WORK REQUIRED ▸ From the line containing "common name: plains zebra" through the last line of the entries below, repeat each line word for word and leave out the rest.

Dataset entries ▸
--------------------

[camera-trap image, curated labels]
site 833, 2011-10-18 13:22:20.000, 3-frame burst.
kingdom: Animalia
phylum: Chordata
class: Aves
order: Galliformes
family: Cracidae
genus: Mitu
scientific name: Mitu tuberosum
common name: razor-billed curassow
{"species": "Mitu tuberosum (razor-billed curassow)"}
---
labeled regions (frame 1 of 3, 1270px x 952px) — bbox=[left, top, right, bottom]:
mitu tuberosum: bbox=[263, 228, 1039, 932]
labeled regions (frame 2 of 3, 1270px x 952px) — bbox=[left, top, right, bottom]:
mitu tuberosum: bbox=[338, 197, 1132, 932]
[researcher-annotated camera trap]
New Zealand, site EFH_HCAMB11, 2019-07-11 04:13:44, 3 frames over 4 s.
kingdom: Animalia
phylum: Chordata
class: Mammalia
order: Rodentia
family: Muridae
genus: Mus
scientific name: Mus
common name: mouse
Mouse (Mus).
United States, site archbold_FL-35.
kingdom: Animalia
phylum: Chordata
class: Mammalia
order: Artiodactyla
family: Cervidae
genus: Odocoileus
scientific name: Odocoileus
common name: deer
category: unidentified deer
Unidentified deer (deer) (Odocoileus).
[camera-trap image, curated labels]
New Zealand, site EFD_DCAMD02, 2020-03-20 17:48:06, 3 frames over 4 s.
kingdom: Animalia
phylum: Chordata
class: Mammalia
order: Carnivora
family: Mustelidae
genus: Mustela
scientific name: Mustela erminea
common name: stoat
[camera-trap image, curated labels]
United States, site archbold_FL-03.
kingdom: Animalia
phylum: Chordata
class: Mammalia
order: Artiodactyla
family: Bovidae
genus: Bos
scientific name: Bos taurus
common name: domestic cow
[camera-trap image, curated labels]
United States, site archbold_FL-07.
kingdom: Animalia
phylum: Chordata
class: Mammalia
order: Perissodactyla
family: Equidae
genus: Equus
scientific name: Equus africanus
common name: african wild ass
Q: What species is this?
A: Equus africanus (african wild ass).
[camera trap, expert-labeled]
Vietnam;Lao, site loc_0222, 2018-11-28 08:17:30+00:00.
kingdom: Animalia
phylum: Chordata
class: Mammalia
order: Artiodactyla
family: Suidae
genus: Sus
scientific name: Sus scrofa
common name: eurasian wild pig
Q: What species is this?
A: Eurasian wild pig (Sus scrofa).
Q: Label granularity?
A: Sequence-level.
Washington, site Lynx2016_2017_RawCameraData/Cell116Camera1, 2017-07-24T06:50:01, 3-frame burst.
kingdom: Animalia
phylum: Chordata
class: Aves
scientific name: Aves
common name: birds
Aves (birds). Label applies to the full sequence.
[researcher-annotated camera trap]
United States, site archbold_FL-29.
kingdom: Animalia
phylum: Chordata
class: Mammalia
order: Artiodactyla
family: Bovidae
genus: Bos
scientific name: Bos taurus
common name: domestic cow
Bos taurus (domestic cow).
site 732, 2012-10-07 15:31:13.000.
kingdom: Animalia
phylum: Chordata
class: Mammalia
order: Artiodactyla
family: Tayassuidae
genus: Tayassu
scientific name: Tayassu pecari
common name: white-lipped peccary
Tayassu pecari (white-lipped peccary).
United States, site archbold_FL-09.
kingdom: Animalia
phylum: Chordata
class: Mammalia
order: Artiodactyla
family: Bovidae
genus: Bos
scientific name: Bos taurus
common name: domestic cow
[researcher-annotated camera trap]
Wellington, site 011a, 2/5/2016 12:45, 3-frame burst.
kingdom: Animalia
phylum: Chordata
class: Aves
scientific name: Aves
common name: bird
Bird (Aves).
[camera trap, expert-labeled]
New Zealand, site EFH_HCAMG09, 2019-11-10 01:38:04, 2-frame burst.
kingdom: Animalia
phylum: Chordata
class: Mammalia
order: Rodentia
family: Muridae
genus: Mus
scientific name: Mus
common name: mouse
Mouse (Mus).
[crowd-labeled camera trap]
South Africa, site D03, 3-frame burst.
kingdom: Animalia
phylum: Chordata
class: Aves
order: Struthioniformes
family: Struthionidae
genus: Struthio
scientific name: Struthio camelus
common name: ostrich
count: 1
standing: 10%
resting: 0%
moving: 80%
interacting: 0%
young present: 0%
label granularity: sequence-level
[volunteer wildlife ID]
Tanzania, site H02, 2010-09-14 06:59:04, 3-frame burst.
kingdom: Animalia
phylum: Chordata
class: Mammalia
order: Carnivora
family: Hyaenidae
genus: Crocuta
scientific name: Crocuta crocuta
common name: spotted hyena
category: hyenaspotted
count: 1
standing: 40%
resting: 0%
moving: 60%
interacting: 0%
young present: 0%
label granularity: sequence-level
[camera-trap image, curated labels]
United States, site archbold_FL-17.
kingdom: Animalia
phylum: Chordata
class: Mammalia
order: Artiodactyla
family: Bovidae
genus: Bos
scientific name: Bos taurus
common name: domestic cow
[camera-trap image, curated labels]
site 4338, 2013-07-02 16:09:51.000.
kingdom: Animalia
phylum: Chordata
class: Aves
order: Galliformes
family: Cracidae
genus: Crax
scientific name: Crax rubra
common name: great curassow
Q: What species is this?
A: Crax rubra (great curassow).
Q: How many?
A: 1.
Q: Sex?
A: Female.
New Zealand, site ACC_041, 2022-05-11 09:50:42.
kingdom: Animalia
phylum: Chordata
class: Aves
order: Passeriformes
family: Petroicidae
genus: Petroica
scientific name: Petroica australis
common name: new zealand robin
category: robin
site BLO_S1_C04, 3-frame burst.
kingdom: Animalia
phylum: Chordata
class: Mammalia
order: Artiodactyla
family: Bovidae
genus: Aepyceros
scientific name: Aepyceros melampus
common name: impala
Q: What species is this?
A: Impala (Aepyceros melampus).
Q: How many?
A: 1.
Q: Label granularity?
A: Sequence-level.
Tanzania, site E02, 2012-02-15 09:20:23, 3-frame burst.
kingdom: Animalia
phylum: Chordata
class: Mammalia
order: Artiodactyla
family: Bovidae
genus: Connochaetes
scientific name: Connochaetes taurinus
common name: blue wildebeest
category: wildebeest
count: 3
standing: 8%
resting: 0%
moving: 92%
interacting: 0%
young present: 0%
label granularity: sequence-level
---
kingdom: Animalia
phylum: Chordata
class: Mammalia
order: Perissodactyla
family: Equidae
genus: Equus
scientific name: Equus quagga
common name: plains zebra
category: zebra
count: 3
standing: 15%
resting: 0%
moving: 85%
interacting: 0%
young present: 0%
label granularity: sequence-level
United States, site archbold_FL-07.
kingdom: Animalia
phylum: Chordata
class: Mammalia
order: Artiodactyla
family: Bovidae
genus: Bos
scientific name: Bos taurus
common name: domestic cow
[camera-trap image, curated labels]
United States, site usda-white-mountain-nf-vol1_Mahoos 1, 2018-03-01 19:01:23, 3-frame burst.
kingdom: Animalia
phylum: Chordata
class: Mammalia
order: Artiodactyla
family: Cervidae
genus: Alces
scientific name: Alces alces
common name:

--------------------

SOLUTION TO THE EXERCISE ▸
common name: plains zebra
category: zebra
count: 3
standing: 15%
resting: 0%
moving: 85%
interacting: 0%
young present: 0%
label granularity: sequence-level
United States, site archbold_FL-07.
kingdom: Animalia
phylum: Chordata
class: Mammalia
order: Artiodactyla
family: Bovidae
genus: Bos
scientific name: Bos taurus
common name: domestic cow
[camera-trap image, curated labels]
United States, site usda-white-mountain-nf-vol1_Mahoos 1, 2018-03-01 19:01:23, 3-frame burst.
kingdom: Animalia
phylum: Chordata
class: Mammalia
order: Artiodactyla
family: Cervidae
genus: Alces
scientific name: Alces alces
common name:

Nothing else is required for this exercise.